上海申银万国证券研究所有限公司2023-03-17
  Towngas Smart Energy reported FY22 revenue of HK$20.07bn (+17% YoY) and earnings of HK$965m (-23% YoY), missing our expectation. The company proposed to pay a final dividend of HK$0.15 per share. Towngas has signed a memorandum of understanding with Shenergy Group to withdraw from the equity investment of a 25% stake in Shanghai Gas.
  Higher revenue vs. lower margin. In 2022, the company added seven new urban gas projects and brought the total to 183. The number of customers swelled by 0.84m to a total of 15.93m.
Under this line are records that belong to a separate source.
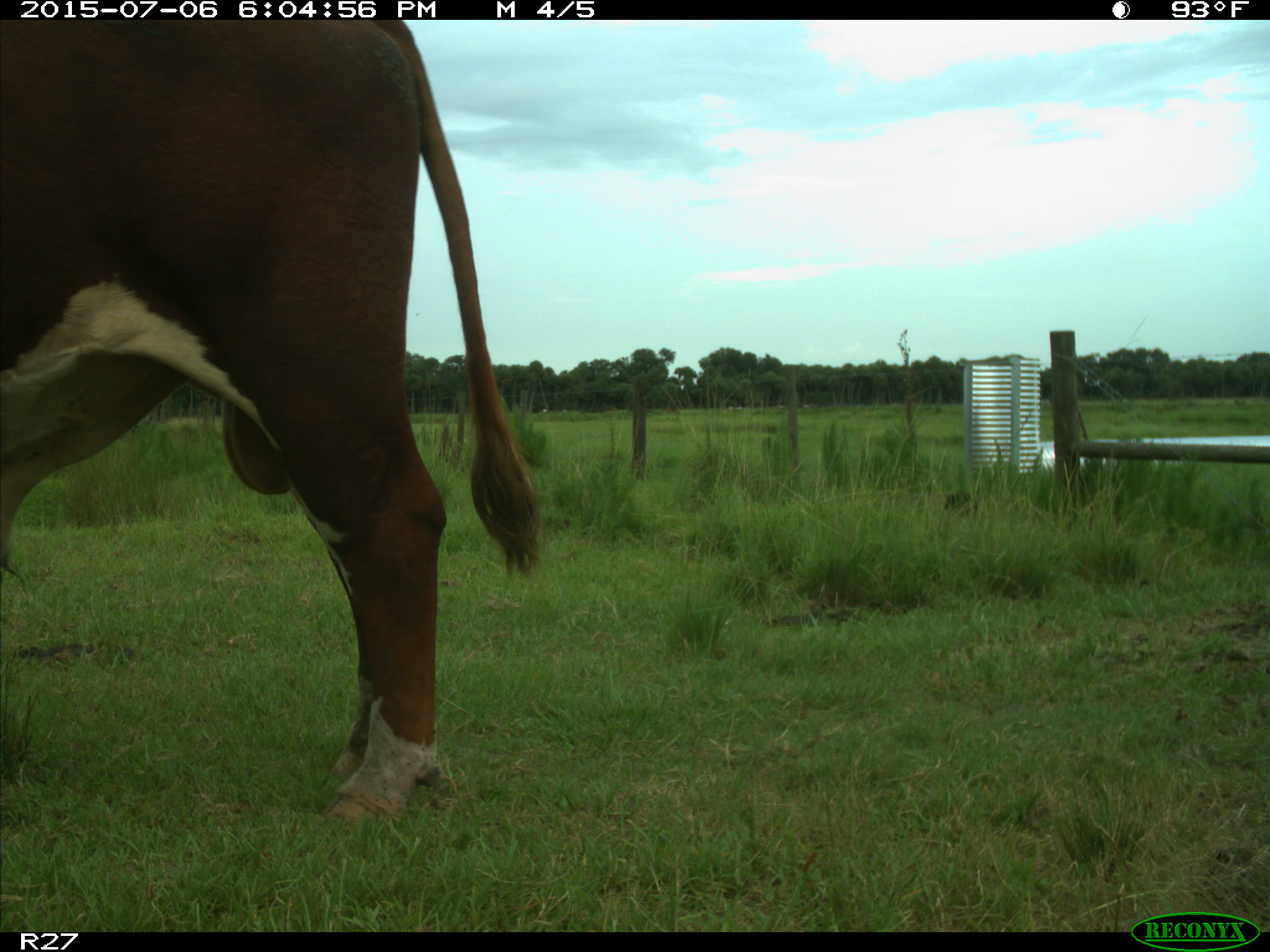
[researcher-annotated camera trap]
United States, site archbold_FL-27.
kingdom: Animalia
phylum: Chordata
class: Mammalia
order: Artiodactyla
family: Bovidae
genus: Bos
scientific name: Bos taurus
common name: domestic cow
The growing number of projects and a stronger user base lifted the company’s gas sales to 15.25bnm3 (+5% YoY), gas and energy sales delivered a combined revenue of HK$16.66bn (+19.4% YoY), while gross profit slid to 715m (-34.2% YoY), which we ascribe to the following reasons. 1) Elevated upstream gas prices pushed up purchase prices, which failed to be passed on to household customers, hence dragging down the gross margin. 2) Renewable energy business remains in the early stage, which coupled with the Covid impact, slowed down PV installation.
  Non-operating breakeven. Due to the high gas price and the Covid outbreaks in Shanghai, the company suffered losses from its 25% stake in Shanghai Gas, which amounted to HK$589m in 2022. At end-2022, the company’s share price stood at HK $3.92, significantly lower than the conversion price of convertible bonds issued to Affinity at HK$6.33 per share, resulting in an income of HK $531m from fair value changes. Regardless of the gains and losses mentioned above, the attributable net profit resided at HK $1.02bn (-36.5% YoY).
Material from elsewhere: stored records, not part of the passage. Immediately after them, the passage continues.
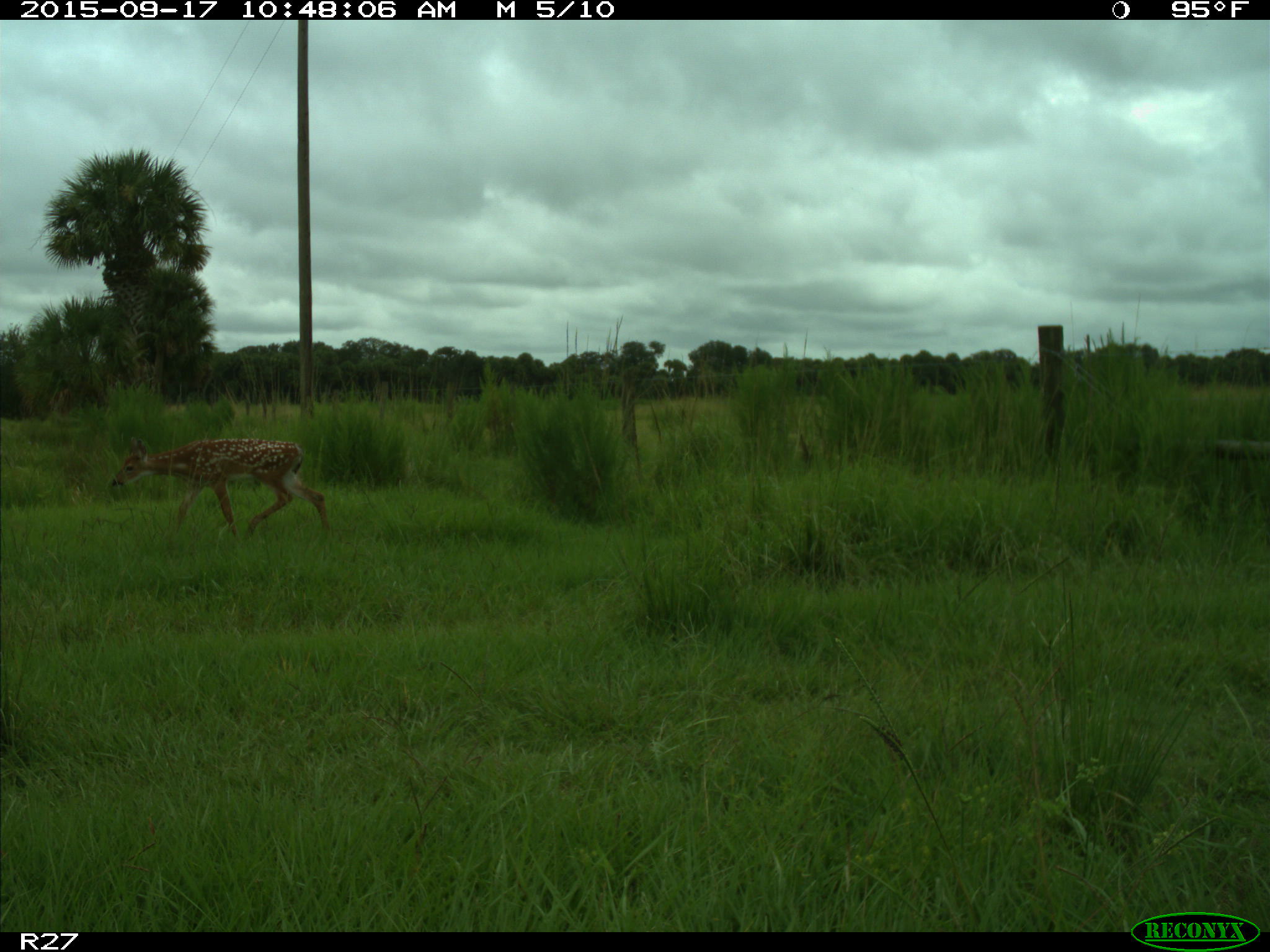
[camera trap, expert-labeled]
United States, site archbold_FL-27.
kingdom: Animalia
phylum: Chordata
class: Mammalia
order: Artiodactyla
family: Cervidae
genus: Odocoileus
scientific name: Odocoileus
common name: deer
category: unidentified deer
Unidentified deer (deer) (Odocoileus).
  Diversified gas sources to widen margin. The company plans to increase the proportion of gas purchased from sources other than "three barrels of oil" (Sinopec (600028:CH - N-R), PetroChina (601857:CH - BUY) and CNOOC (600938:CH - BUY)) to diversify the source structure through acquiring coalbed methane in inland areas and importing LNG in coastal areas to bring down the overall cost. By end-2023, the company’s self-operated gas source will reach 2bnm3, slashing overall purchase cost by Rmb0.1/m3. In 2022, the company’s gross margin reached Rmb0.50/m3(-Rmb0.01/m3 QoQ). According to the company’s guidance, the gross margin will rebound to Rmb0.52/m3 in 23E.
  Growth potential of PV business. In 2022, the company signed a total installed capacity of 1.37GW, including 0.55GW connected to the power grid and 0.3GW still under construction. The Covid impact has started to wane since end-2022, the company’s installed PV capacity has shot up, and we expect the cumulative grid-connected PV capacity to surpass 1GW by the end of 1Q23. With smooth logistics nationwide and the downward price pressure on PV modules, Towngas aims for a cumulative installed capacity of 3GW in 23E. Given the management synergy for large-scale PV projects in the smart park, we expect the PV projects to achieve a higher IRR than the market average and continue to bolster profitability from 2023 onwards.
  Maintain BUY. Considering the exclusion of Shanghai Gas’s investment income from the company’s financial statements, the expectation of lower gas purchase prices, and the increase in planned renewable energy grid-connected capacity expansion, we trim our earnings forecast from HK$1.42bn to HK$1.35bn in 23E, from HK$1.67bn to HK$1.79bn in 24E, and introduce forecast HK$2.01bn for 25E(not considering gains or losses from fair value changes of convertible bonds). The stock is trading at 9.2x 23E PE, 7.2x 24E PE and 6.2x 25E PE. We maintain our BUY rating.
  Risks. Sharp rise of gas purchase price; slower-than-expected grid-connected capacity ramp-up.